But why is this only possible with inline definitions?
There are two types of const, there are untyped and typed consts. Untyped consts are compile time only constructs, basically macros. They cannot have runtime implications. E.g.
const
C = 42;
begin
WriteLn(C);
WriteLn(C);
end;
// Is runtime translated to
begin
WriteLn(42);
WriteLn(42);
end;
The constant does not exist after compilation anymore and can therefore not exerpt any runtime behavior. If what youve wrote is an untyped constant, the following would happen:
const someproc = procedure ()
var a: TBar;
begin
end;
someproc();
someproc();
// Would be translated to
procedure ()
var a: TBar;
begin
end();
procedure ()
var a: TBar;
begin
end();
Note that because at runtime those are two completely different instantiations, there is no connection between the two "A" variables here, so no state is captured in between.

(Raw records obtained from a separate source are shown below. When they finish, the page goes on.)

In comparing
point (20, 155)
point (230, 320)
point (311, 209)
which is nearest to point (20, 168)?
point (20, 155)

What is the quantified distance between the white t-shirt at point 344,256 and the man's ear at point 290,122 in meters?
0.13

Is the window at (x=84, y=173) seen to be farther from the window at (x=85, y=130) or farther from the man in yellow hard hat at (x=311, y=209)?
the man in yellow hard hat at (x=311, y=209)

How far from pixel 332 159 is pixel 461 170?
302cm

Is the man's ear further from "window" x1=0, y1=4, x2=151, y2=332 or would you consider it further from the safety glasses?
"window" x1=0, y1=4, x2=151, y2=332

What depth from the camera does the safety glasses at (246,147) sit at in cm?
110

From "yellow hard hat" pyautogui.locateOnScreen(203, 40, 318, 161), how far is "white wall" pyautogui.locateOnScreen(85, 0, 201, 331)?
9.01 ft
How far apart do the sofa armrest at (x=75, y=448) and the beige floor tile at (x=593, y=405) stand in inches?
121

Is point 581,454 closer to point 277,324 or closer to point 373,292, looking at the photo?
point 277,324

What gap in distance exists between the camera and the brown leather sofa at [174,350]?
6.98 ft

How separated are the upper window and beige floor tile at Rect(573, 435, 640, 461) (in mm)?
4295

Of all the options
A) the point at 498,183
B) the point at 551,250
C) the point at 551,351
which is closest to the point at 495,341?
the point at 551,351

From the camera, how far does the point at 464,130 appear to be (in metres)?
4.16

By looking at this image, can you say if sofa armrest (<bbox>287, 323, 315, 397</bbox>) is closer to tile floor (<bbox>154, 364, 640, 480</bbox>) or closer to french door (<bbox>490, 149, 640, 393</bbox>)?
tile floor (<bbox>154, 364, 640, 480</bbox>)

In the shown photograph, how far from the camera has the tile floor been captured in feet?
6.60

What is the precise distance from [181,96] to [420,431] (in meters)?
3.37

The alternative are typed constants, which is a misnomer, as in reality they are just static (global) lifetime local scope variables, and then what you posted is in reality just them in combination with type inference, so
const someproc = procedure ()
var a: TBar;
begin
end;
// is just
const someproc: reference to procedure = procedure()
var a: TBar;
begin
end;
But then there is absolutely no difference from doing that:
const
someproc: reference to procedure = nil;
begin
if not Assigned(someproc) then
someproc = procedure()
var
a: TBar;
begin
end;
end;
This construct can be used in functional programming to capture outer variables into a local context.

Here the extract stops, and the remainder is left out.